DOCUMENT SEGMENT:
══════

Sam is a young dancer who lives in Waltham Forest. He takes classes at The Place and through his mum, he found out I was dancing on the Wetlands and sent me a video of a dance he made inspired by flying. So I invited him and his mum to join me for an afternoon on the Wetlands where we talked about the things we saw there and how I dance with some of those things in my mind. Sam noticed floating feathers and rigid, prickly seed heads that burst and disperse. He saw the water levels rising and falling on the reservoirs. He saw bees and dragonflies. We also discussed pirates. And danced.
I had crossed paths with Isabella Oberlander and with Wanjiru Kamuyu on my travels over the past year and, as with Annie Hanauer, knew I wanted to dance with them. Isabella I’ve known since she arrived in Limerick to take part in the Daghdha Mentoring Programme. More recently, she was a participant in a festival organised by Dance Limerick that I helped to facilitate and in which she presented her own fierce dancing. Wanjiru performed her solo choreography at Firkin Crane while I was curator there and we met again when I saw her dance in Paris during my residency at the Centre Culturel Irlandais. I mention these links because they are predicated on international mobility: this residency at the Wetlands in Walthamstow has given me an opportunity to connect ‘home’ in London to the extended, global dance that many of us are involved in. And of course, the Wetlands itself is a place that supports and sustains in birds this international migration and movement.
I appreciated the generosity and courage of Isabella, Wanjiru and Annie to dive in to the process so publicly, dancing with unfamiliar bodies in a shifting environment and climate, supporting me in bringing into being a way of human/non-human interaction on the Wetlands. Into and alongside our quartet, I invited Teresa Elwes, a photographer, passionate dancer and local resident to document some of the dancing. Her sensitive images are in this post and many more on her website.
Dancing as a quartet made us more visible, more clearly an ‘event’. I loved that some of the security guards stopped to watch our dancing, filming us and engaging in conversation about what we were doing. Our number also multiplied the energy of the dancing in a way that I couldn’t have achieved on my own. You can see some of the playful liveliness in this video sketch:
I’d seen Annie Hanauer perform and knew her energy and articulate physicality up close from having been in class with her, but it wasn’t until I saw her dancing in Emmauel Gat’s ‘Sunny’ at the Dublin Dance Festival that we had a chance to talk. And from that conversation, I knew I’d want to dance with her some more. I’ve never held an audition, so it’s mostly through these encounters that I’ve been able to work with the dance artists I have. The Wetlands residency has given me an opportunity to extend hospitality to others, and to have a framework within which to try out new creative relationships and that’s what I did with Annie. Of course, I felt I had to explain that there was no conventional dance studio, that we would be outdoors, that we would be public all the time and that all of that would be exciting and artistically nourishing, and surprisingly tiring, demanding a different kind of physicality and presence to what one might usually use in a studio. Fortunately, Annie didn’t need to be convinced at all and was happy to join me in inserting dance into the spaces available to us on the Wetlands.

══════

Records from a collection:

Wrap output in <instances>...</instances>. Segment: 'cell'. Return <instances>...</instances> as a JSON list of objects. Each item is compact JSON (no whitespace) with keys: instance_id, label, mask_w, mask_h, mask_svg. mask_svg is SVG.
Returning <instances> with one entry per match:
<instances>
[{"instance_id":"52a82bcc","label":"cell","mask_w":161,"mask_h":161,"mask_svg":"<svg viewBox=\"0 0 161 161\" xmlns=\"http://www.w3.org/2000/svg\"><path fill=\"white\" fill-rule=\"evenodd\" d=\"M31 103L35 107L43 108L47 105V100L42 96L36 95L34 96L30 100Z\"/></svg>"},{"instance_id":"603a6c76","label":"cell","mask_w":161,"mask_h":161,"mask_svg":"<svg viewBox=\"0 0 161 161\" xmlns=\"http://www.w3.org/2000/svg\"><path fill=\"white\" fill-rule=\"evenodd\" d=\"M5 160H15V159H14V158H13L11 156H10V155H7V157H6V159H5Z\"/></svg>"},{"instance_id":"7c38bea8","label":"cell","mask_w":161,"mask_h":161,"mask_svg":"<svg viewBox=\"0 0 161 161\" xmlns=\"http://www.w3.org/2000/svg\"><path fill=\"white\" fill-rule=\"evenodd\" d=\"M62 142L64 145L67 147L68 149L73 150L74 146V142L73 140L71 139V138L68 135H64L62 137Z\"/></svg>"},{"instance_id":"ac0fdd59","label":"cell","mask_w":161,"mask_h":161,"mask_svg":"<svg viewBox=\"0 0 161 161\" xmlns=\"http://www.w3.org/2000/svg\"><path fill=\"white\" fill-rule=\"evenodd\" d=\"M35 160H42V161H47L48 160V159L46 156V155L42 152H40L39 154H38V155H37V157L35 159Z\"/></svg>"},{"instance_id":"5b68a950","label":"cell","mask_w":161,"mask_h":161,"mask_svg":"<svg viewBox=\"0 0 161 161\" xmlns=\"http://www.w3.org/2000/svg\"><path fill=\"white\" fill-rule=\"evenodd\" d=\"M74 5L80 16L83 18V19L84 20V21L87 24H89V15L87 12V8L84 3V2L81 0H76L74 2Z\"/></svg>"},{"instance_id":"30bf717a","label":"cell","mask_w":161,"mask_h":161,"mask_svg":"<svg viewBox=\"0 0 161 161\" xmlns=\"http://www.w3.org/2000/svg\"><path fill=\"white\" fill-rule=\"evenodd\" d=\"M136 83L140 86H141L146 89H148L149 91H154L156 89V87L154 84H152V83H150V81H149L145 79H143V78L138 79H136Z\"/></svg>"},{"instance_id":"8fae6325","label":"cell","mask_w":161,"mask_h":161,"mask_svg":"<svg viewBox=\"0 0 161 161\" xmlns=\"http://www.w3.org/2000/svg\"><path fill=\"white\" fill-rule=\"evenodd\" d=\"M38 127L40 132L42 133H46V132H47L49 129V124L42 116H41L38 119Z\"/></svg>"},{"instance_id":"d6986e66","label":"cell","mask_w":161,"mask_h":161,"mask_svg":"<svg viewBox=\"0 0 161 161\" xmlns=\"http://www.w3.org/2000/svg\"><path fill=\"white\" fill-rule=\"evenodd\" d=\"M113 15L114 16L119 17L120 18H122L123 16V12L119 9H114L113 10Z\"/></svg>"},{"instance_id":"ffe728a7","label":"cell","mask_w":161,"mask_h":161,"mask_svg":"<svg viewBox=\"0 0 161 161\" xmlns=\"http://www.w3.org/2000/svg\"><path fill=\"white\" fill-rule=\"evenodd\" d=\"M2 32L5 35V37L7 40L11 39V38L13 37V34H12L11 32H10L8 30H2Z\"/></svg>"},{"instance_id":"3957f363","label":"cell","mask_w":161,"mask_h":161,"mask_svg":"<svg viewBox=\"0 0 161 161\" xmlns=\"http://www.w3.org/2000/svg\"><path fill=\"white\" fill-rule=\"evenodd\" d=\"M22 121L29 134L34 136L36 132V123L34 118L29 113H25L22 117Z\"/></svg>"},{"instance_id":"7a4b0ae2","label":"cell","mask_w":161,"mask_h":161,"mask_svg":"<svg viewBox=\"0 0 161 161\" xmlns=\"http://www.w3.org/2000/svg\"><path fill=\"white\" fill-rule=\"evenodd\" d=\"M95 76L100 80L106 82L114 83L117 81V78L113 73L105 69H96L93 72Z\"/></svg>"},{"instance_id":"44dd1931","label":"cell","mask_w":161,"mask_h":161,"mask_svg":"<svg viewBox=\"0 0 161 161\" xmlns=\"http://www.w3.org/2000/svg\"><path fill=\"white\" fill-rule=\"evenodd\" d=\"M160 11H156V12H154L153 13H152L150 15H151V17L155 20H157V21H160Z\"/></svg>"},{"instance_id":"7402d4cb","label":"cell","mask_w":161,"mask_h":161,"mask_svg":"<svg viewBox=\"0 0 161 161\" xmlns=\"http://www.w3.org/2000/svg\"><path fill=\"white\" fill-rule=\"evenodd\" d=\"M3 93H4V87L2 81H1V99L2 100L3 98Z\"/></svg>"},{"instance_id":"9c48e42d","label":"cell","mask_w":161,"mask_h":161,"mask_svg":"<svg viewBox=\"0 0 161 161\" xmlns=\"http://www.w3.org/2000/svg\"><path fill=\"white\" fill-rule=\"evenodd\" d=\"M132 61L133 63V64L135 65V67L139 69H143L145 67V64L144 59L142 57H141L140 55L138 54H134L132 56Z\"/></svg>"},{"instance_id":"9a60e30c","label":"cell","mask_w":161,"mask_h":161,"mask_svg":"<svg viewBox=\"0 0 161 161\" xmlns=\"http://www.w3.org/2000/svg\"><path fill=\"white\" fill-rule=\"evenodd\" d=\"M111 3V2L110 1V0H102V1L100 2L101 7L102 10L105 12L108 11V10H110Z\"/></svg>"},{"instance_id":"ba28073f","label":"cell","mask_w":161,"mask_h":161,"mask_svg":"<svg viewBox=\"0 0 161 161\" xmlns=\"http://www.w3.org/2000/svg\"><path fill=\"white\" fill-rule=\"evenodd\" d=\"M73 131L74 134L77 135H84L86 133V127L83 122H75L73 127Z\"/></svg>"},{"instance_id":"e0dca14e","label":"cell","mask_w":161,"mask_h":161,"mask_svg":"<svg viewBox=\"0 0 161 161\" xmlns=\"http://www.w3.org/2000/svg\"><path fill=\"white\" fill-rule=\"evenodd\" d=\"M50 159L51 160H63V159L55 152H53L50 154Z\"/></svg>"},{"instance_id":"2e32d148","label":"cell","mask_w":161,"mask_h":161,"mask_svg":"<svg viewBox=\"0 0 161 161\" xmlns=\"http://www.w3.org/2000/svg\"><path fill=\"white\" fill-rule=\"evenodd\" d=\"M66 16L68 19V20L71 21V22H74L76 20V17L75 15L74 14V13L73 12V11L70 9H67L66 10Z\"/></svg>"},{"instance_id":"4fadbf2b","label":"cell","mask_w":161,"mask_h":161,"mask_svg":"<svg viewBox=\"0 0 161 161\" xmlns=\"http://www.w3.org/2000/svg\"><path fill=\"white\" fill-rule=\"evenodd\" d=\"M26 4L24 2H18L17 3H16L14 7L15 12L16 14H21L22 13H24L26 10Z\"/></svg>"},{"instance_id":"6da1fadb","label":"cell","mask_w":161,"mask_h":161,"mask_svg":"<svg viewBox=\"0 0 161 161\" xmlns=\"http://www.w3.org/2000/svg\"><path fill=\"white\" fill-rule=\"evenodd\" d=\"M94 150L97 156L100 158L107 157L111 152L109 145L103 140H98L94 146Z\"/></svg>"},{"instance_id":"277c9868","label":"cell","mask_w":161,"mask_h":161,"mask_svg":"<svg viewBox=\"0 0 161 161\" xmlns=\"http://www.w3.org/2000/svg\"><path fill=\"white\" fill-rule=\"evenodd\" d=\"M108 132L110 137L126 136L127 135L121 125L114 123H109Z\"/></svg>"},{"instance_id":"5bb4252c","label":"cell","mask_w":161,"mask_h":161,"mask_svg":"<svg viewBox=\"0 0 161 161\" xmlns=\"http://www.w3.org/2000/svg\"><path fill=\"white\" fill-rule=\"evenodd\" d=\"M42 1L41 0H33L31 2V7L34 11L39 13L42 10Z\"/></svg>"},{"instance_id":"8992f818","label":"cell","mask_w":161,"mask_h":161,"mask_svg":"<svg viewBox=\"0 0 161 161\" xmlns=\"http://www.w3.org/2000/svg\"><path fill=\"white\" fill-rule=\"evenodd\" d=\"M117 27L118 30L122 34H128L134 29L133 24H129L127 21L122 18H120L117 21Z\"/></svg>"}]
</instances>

══════

EXERCISE REQUIREMENTS: Reproduce the passage on dancing at the Wetlands word for word, beginning at the words "I appreciated the" and stopping after "on her website.".

TASK SOLUTION:
I appreciated the generosity and courage of Isabella, Wanjiru and Annie to dive in to the process so publicly, dancing with unfamiliar bodies in a shifting environment and climate, supporting me in bringing into being a way of human/non-human interaction on the Wetlands. Into and alongside our quartet, I invited Teresa Elwes, a photographer, passionate dancer and local resident to document some of the dancing. Her sensitive images are in this post and many more on her website.